Scene-based spatial questions

..........

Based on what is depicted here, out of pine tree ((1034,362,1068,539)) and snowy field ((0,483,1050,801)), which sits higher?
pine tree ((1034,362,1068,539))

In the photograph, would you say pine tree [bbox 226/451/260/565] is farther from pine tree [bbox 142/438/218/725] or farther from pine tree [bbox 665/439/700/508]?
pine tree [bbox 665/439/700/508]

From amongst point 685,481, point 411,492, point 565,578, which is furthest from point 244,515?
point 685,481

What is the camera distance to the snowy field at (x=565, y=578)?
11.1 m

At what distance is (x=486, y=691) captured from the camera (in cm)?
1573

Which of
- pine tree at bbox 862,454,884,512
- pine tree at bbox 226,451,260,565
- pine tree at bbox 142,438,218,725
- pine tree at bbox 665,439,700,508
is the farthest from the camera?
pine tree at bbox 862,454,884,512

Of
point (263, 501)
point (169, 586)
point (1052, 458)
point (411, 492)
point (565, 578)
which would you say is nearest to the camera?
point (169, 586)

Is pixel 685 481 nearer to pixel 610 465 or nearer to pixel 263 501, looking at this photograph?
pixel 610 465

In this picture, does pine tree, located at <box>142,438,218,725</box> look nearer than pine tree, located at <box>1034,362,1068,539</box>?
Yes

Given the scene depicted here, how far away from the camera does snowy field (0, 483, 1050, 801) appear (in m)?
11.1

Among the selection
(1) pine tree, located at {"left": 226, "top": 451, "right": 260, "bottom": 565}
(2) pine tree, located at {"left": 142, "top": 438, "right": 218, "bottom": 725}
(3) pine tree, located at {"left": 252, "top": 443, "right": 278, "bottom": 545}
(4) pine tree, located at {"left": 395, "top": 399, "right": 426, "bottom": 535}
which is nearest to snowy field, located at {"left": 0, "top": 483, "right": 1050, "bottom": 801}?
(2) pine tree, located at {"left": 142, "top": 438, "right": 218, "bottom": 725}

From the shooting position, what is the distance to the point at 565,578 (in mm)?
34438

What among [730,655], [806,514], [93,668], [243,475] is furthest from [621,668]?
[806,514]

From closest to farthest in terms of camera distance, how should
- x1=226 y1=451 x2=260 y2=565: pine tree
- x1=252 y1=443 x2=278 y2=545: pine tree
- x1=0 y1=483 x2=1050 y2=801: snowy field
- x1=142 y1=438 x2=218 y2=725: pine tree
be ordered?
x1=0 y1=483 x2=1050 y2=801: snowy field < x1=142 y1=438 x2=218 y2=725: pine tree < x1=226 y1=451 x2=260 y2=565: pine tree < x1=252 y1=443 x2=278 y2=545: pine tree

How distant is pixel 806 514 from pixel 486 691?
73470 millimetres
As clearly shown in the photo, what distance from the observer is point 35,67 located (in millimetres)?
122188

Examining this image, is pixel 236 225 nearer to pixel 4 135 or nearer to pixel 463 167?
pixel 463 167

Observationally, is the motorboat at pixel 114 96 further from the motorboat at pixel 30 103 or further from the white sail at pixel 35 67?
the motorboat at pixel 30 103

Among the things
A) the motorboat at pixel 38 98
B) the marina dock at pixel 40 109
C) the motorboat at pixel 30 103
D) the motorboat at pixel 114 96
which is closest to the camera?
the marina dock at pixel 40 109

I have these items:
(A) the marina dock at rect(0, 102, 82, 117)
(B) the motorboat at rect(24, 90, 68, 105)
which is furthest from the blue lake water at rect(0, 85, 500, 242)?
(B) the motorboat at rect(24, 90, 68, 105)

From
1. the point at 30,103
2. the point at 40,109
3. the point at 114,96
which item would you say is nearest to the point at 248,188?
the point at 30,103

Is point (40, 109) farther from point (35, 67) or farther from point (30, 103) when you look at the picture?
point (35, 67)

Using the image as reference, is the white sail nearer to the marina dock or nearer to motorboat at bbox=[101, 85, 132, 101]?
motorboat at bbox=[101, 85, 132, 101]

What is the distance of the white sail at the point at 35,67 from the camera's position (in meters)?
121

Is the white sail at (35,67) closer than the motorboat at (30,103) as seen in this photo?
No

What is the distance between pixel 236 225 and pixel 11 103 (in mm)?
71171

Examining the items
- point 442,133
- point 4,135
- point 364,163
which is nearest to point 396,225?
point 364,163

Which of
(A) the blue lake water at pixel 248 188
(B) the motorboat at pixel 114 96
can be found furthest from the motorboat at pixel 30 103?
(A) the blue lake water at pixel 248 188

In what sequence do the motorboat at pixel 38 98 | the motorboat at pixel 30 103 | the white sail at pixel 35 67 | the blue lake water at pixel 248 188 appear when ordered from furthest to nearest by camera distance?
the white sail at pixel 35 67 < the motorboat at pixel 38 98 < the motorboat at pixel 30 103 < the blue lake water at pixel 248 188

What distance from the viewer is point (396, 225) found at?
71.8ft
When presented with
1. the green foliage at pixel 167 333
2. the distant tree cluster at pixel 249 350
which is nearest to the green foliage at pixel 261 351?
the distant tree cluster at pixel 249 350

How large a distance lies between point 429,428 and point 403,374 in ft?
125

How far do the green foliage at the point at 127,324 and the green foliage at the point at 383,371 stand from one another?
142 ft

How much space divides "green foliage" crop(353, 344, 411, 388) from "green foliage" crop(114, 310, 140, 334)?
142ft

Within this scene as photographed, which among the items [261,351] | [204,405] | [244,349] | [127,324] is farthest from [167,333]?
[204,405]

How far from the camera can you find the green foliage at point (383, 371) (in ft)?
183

..........

● REQUIRED WORK
Quote, word for word, every line starting at the one that contains "When presented with" and ending with the final line of the entries.

● FINAL RESULT
When presented with
1. the green foliage at pixel 167 333
2. the distant tree cluster at pixel 249 350
which is nearest to the green foliage at pixel 261 351?
the distant tree cluster at pixel 249 350

How large a distance lies between point 429,428 and point 403,374 in ft?
125

How far do the green foliage at the point at 127,324 and the green foliage at the point at 383,371 stand from one another?
142 ft

How much space divides "green foliage" crop(353, 344, 411, 388) from "green foliage" crop(114, 310, 140, 334)?
142ft

Within this scene as photographed, which among the items [261,351] | [204,405] | [244,349] | [127,324] is farthest from [167,333]?
[204,405]

How far from the camera can you find the green foliage at point (383, 371) (in ft)?
183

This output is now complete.